In all, around 110 countries have pledged carbon neutrality, or “net zero” by 2050; China says it will do so before 2060. There is widespread agreement that reaching carbon neutrality is essential, if we are to beat climate change, and curb the devastation it is causing.
‘You have failed us’
This summit comes just over a year after the similarly-named Climate Action Summit, at which teenage climate activist Greta Thunberg delivered a stinging rebuke to politicians. “You are failing us” she said, “but the young people are starting to understand your betrayal. The eyes of all future generations are upon you, and if you choose to fail us, I say, we will never forgive you.”

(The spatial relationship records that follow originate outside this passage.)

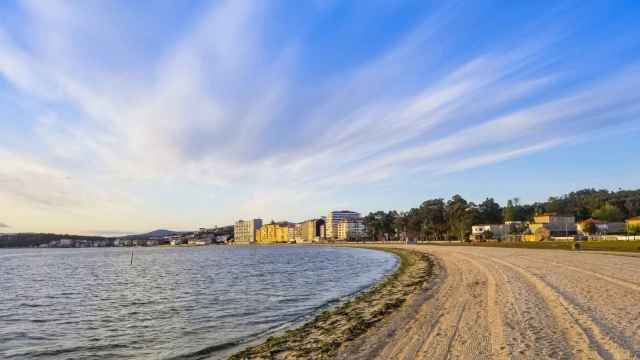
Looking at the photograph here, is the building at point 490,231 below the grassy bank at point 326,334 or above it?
above

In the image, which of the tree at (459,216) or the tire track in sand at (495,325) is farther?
the tree at (459,216)

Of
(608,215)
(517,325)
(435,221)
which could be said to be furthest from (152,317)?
(608,215)

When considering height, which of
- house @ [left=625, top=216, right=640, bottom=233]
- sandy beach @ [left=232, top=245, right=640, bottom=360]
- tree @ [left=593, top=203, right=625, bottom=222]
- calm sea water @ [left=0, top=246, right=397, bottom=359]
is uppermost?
tree @ [left=593, top=203, right=625, bottom=222]

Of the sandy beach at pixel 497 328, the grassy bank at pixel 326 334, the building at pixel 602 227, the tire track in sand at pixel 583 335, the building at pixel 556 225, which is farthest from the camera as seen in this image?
the building at pixel 556 225

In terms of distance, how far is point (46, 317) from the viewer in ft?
80.5

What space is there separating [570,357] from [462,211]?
497ft

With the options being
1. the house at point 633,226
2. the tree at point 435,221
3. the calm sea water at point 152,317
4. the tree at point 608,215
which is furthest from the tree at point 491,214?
the calm sea water at point 152,317

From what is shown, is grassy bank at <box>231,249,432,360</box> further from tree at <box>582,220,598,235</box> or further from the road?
tree at <box>582,220,598,235</box>

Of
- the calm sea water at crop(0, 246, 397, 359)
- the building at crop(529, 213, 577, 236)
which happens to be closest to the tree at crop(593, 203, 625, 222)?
the building at crop(529, 213, 577, 236)

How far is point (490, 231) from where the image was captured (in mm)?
150875

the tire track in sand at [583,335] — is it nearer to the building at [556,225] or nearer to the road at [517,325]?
the road at [517,325]

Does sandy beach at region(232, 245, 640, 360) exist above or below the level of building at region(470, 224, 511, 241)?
below

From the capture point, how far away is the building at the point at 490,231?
487ft

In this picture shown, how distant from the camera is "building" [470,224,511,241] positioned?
14838 cm
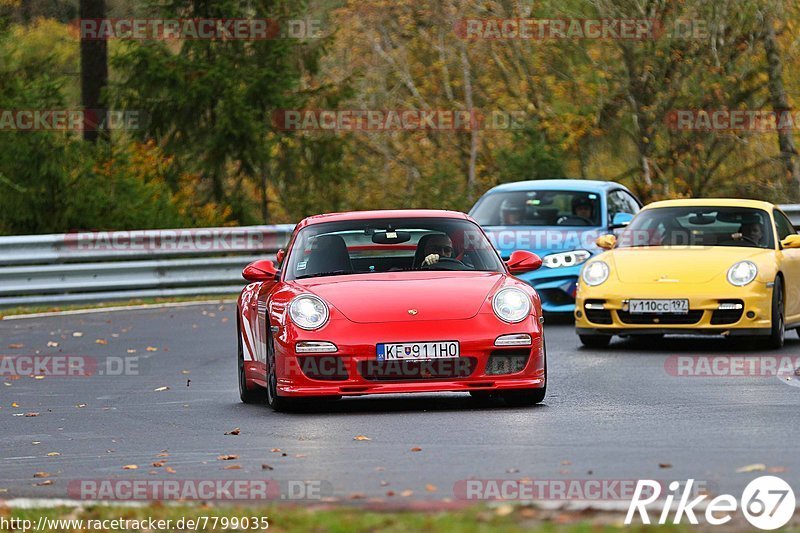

Ahead of today’s event, Ms. Thunberg released a new video which demonstrated that her anger is undimmed, arguing that the world is “speeding in the wrong direction”, and calling for immediate action, rather than the setting of “distant hypothetical targets”.
What is the Climate Ambition Summit?
Good morning from New York, and welcome to our live blog of the UN’s Climate Ambition Summit, which is taking place five years after the adoption of the landmark Paris Climate Agreement. 2020 has been dominated by the fight against COVID-19 but, as the year comes to an end, the UN is reminding us that the climate crisis is the issue that threatens the future of the planet, and mankind.
The event brings together leaders from across all levels of government, as well as the private sector and civil society, to present more ambitious and high-quality climate commitments, and measures to limit global warming to 1.5C.